WOODCUTS IN MODERN CHINA
“The only way to educate the masses is to be their student,” stated former leader of China, Mao Zedong. The exhibit Woodcuts in Modern China: Towards a Universal Pictorial Language does just this. It serves to educate the masses through an intricate display of woodblock prints that are more than just “simply wonderful,” as one Colgate student declared at the exhibition in the Picker Art Gallery Wednesday, January 21. These aesthetically pleasing woodcuts also provide a form of social critique about the changing times in China from 1937 to 2008.
It was absolutely astonishing how many people came to the opening of this grand artistic endeavor. Perhaps the large showing was due to the fact that this ravishing exhibit was the first survey of modern Chinese woodcuts in the United States, or perhaps the turnout was because the woodcut showcase was accompanied by an extravagant display of delicious Chinese food. Either way, the crowd was well deserved since Colgate University, in fact, owns the country’s only significant collection of woodcut prints from the Chinese Revolution thanks to Emeritus Professor of Geography Theodore Herman and his wife.
One specific woodcut piece piqued interest due to its colorful and theatrical representation of a Chinese woman. This artwork, entitled Peking Opera Character, commented on the reemergence of creativity in the Cultural Revolution of China. And so, one realizes that each and every piece at the Picker Art Gallery has a distinct and rather meaningful background. Each woodcut serves as a form of visual language for the common man. Each woodcut presents past events that have shaped current history. This juxtaposition of politics and art was so beautifully set forth by the timeline in the forefront of the exhibit that intertwined the history of China with the history of woodcut paintings. Thus, the Chinese woodcuts provide more than simply an artistic form of expression; they provide a social, political and economic statement about the atmosphere in modern-day China.

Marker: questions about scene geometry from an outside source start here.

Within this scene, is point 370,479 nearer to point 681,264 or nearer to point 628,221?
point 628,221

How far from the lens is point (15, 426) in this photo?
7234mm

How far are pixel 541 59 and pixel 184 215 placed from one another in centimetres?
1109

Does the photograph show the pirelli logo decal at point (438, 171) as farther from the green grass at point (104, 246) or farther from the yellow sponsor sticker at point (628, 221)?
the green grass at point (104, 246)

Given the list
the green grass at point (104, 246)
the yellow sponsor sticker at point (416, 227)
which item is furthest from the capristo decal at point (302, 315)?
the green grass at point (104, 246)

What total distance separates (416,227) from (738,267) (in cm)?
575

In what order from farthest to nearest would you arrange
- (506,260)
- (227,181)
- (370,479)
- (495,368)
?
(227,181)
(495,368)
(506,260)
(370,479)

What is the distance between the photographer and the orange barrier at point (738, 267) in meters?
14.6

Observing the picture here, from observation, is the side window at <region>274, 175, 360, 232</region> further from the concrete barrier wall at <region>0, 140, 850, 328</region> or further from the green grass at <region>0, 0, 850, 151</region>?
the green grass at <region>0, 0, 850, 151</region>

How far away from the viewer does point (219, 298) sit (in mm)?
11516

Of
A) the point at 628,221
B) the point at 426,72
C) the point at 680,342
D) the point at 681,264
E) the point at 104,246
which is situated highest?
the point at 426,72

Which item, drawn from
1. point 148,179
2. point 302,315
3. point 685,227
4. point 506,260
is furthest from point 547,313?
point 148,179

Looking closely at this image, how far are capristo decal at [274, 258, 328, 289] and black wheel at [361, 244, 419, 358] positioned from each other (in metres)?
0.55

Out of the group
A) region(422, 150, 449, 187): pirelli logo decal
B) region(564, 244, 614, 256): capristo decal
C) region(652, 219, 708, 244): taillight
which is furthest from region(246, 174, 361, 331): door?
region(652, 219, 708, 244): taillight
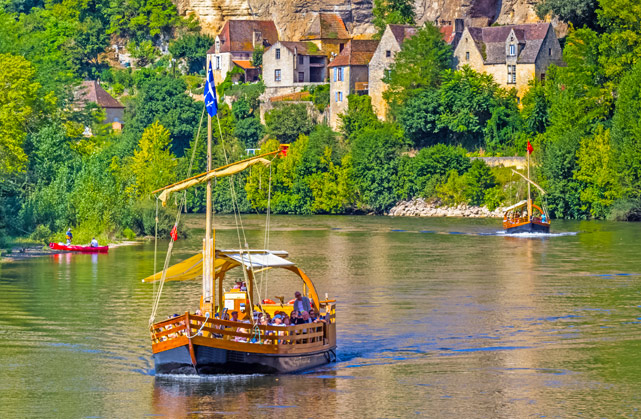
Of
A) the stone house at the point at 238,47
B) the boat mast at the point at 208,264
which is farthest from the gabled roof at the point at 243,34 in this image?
the boat mast at the point at 208,264

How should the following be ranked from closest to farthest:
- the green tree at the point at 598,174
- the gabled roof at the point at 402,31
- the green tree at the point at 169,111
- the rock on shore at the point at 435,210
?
the green tree at the point at 598,174
the rock on shore at the point at 435,210
the gabled roof at the point at 402,31
the green tree at the point at 169,111

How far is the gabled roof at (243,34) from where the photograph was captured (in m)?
156

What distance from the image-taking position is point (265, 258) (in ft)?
138

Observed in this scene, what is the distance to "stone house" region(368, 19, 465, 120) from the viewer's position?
132m

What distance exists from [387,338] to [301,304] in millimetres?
6353

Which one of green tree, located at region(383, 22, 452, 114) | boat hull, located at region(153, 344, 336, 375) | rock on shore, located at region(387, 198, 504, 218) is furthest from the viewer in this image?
green tree, located at region(383, 22, 452, 114)

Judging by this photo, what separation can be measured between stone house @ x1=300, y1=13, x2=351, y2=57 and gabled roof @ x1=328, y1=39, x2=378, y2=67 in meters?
7.68

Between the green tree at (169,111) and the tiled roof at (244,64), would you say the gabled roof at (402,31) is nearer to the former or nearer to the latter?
the green tree at (169,111)

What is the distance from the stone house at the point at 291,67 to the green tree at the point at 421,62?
60.3 feet

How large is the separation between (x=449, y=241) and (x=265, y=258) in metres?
45.3

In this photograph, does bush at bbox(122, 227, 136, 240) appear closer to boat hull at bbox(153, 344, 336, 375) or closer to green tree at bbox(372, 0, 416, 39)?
boat hull at bbox(153, 344, 336, 375)

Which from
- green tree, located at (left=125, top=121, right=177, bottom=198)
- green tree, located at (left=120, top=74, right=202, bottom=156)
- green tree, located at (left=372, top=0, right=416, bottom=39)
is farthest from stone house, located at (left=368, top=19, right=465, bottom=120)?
green tree, located at (left=125, top=121, right=177, bottom=198)

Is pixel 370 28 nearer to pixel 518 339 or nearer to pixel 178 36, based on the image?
pixel 178 36

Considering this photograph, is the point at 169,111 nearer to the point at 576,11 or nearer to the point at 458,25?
the point at 458,25
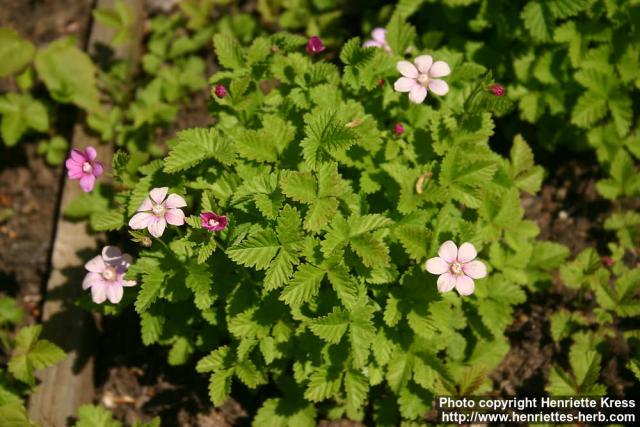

“The value of art is determined by the depth of its relationship to society not by the differences in style,” Xu Bing said, a renowned Chinese artist who helped make possible the Woodcut in Modern China exhibit. The concept of bridging the gap between cultures was furthered by Xu Bing’s creation of A Book From the Ground, an internet-based pictorial chat program that creates an intimacy between the Picker Art Gallery and the Clifford Art Gallery. This system of digital connection between galleries, between the young and old and between the United States and China seeks to support the overall notion of a global world. And so, through the use of woodcuts, this presentation establishes a universal pictorial language in which the boundaries between Eastern and Western cultures are slowly broken in the Year of Chinese Art.